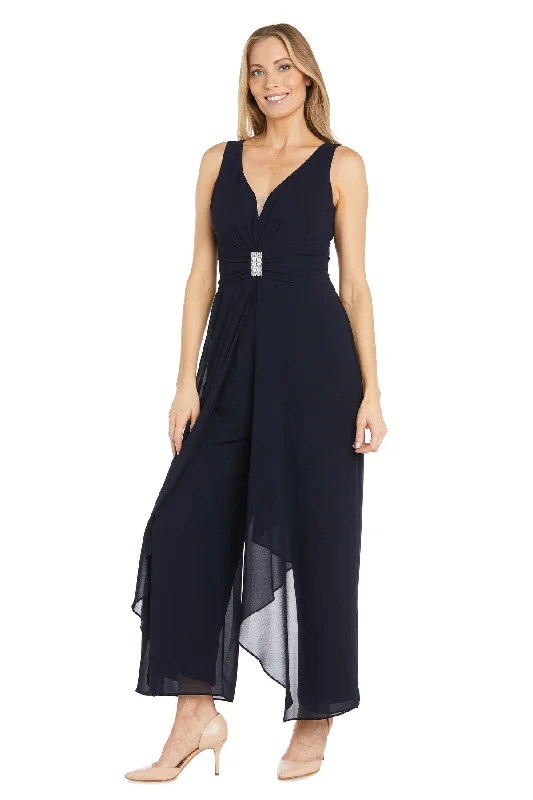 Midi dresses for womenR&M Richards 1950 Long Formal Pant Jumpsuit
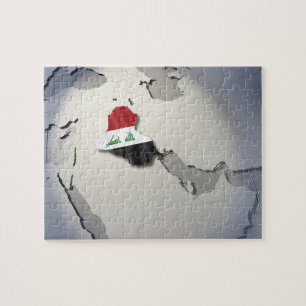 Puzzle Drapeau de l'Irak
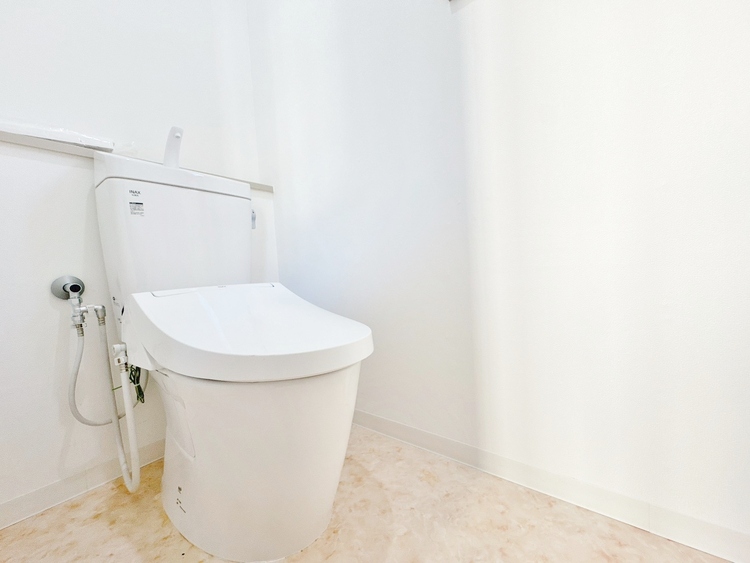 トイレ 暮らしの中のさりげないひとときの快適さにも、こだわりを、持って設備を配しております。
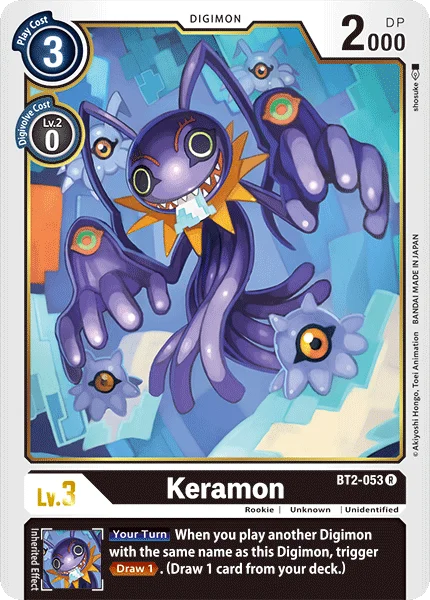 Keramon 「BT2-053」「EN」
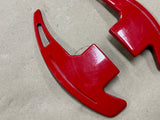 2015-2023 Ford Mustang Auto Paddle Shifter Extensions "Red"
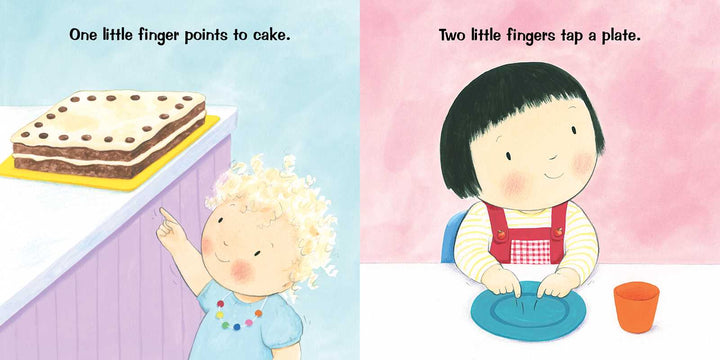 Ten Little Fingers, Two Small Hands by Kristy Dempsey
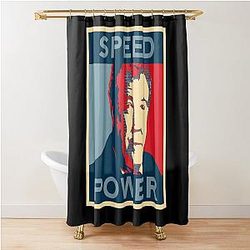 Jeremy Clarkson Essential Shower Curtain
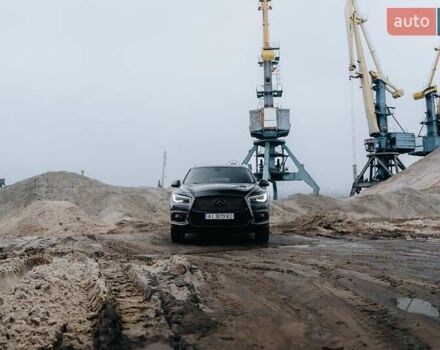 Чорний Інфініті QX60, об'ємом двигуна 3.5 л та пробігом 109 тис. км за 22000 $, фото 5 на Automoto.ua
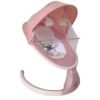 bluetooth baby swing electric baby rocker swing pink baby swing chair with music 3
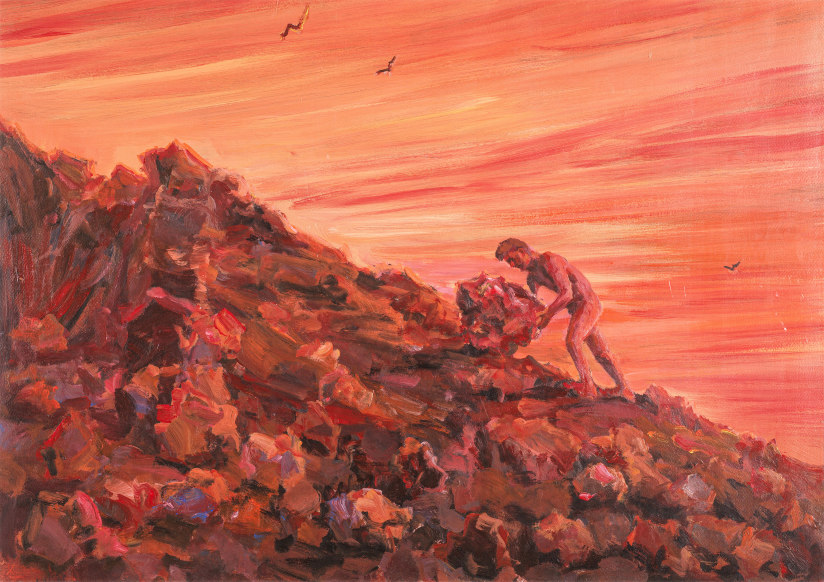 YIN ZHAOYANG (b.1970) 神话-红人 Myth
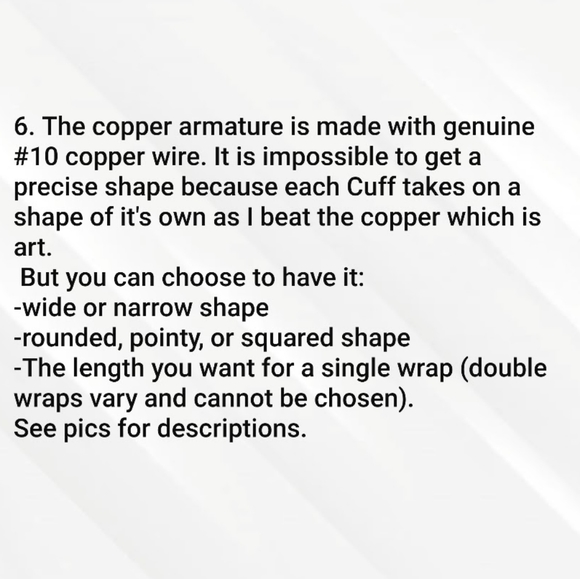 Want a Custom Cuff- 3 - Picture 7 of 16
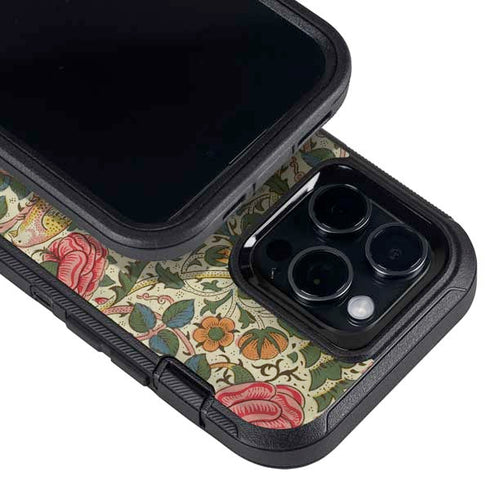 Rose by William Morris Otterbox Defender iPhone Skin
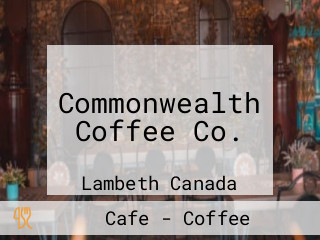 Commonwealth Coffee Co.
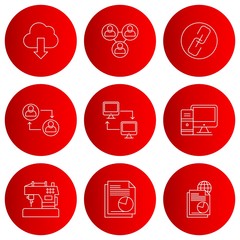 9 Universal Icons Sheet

------------------------------

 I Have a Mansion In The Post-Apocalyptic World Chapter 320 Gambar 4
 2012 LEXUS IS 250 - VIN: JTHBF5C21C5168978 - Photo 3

------------------------------

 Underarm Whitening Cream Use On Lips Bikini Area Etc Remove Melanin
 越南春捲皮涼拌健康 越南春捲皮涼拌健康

------------------------------

**Task to complete**
In the listing above, find the line with "I Have a Mansion" and the line with "2012 LEXUS IS". Output those two lines and every line between them, exactly as written.

**Solution to the exercise**
 I Have a Mansion In The Post-Apocalyptic World Chapter 320 Gambar 4
 2012 LEXUS IS 250 - VIN: JTHBF5C21C5168978 - Photo 3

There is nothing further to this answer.